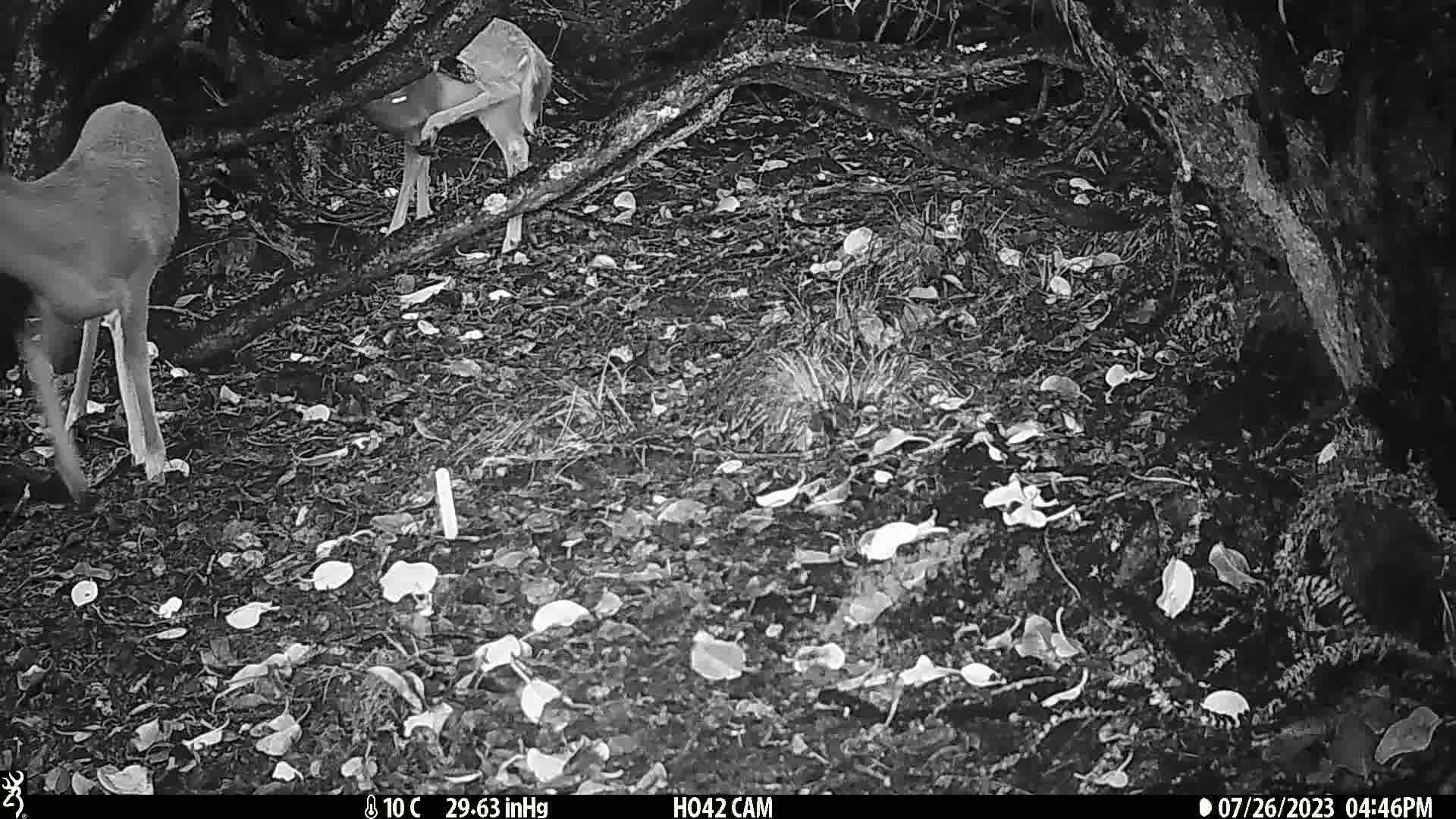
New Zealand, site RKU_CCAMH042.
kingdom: Animalia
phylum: Chordata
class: Mammalia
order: Artiodactyla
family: Cervidae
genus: Odocoileus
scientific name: Odocoileus virginianus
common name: white-tailed deer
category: white tailed deer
============
**Directions for this task:**
Write out exactly the lines that run from the one containing "order: Artiodactyla" to the end of the records, both end lines included.

**Solution:**
order: Artiodactyla
family: Cervidae
genus: Odocoileus
scientific name: Odocoileus virginianus
common name: white-tailed deer
category: white tailed deer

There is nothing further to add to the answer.